I continually stopped to admire the sea.  One view presented the curve of the coast, as a train slowly squeaked by below.   I reached this rail line after a quick final descent.  From here my map offered two choices: one paralleled this line along the beach;  the other took a zigzag route into town.  I chose the latter, thinking it would be interesting.  But I regretted it almost immediately, as I begin with a short steep climb which led to a busy road, through bland suburban development, and no shade. (Apparently I walked the beach route back in 2005.)

The two routes relinked, and I turned inland, weaving through Shingū along another a bizarre series of right angle turns.  A few people are out and about, and everyone seemed to be clutching ice cream. This seemed a fine idea, and I grabbed one to take back to my hotel.  I ate it while standing by the window, and for the first time in the four days I'd been here, I noticed that my room had a view of the sea.

On the nighttable: The Jam, "Dig the New Breed"

Thursday, August 22, 2019

Kumano Kōdō XX: Kawatake-kaidō





I'd meant to get on the move by 5:30, but a quick look at the forecast showed that the heavy rain wouldn't arrive until the afternoon.  So it was that I set out at 7:00 instead, and as my taxi cleared the long tunnel out of Shingū, the sky up the Kumano River valley was the grey of iron.  And naturally, seconds after stepping out of the car, that same sky opened.  

I looked in vain for the ruins of Yoji-no-watashi, where pilgrims would have crossed the river after following the Kokumotori-goe from Hongu.  (Daniel and I had done exactly this last April, then continued east to meet the Ise-ji.)  Although most pilgrims would have taken the boat down to Hayatama Jinja (a trip that still exists, and someday awaits me), another option was to follow the Kawatake-kaidō down the river's east bank. 

Aside from the Yojiyakushi-do temple, little else on this side of the river survived to the present day. Coming across old decommissioned schools isn't that unusual in Japan, a sight that never fails to poke at my innate sentimentality. But most of these have been repurposed into cultural centers, or places for the elderly residents to gather, probably in the very classrooms where they had studied many decades before.  It was rare to come across one completely abandoned, and falling into ruin.  But then again, that was the case with everything here; the village itself was gone.

Given information:
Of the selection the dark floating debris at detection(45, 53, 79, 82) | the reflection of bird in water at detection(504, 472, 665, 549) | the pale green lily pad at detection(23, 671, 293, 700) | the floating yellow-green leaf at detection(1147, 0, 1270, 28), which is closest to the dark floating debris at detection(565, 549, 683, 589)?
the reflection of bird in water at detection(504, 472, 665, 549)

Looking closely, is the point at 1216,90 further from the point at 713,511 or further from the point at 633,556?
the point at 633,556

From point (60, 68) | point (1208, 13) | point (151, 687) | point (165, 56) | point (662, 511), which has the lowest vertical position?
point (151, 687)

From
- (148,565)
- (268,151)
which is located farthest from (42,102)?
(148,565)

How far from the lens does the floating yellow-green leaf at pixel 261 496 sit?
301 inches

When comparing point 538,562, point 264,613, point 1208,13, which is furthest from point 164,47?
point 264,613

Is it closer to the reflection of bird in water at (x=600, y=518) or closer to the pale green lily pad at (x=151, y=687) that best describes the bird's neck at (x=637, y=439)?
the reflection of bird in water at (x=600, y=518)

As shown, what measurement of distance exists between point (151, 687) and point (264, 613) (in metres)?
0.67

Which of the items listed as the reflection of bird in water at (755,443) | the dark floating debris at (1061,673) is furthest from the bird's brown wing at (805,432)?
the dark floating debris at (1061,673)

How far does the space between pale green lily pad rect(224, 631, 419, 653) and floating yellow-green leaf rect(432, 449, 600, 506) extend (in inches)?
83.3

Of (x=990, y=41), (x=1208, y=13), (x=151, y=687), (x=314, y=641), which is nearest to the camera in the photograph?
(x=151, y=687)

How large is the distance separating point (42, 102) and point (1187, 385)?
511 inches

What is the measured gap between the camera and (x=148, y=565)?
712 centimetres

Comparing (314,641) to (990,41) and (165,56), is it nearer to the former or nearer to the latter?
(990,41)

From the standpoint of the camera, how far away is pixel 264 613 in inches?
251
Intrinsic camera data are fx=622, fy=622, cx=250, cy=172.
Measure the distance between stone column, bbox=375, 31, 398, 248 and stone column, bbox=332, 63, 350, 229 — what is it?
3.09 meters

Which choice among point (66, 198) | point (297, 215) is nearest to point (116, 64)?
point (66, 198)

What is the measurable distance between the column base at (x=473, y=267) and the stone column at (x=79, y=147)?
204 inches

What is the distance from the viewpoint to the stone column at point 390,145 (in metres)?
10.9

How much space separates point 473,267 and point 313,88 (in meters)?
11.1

Written task: Reproduce, word for word, the part of the Kumano Kōdō walk passage between "The two routes" and "of the sea.", inclusive.

Result of this exercise:
The two routes relinked, and I turned inland, weaving through Shingū along another a bizarre series of right angle turns.  A few people are out and about, and everyone seemed to be clutching ice cream. This seemed a fine idea, and I grabbed one to take back to my hotel.  I ate it while standing by the window, and for the first time in the four days I'd been here, I noticed that my room had a view of the sea.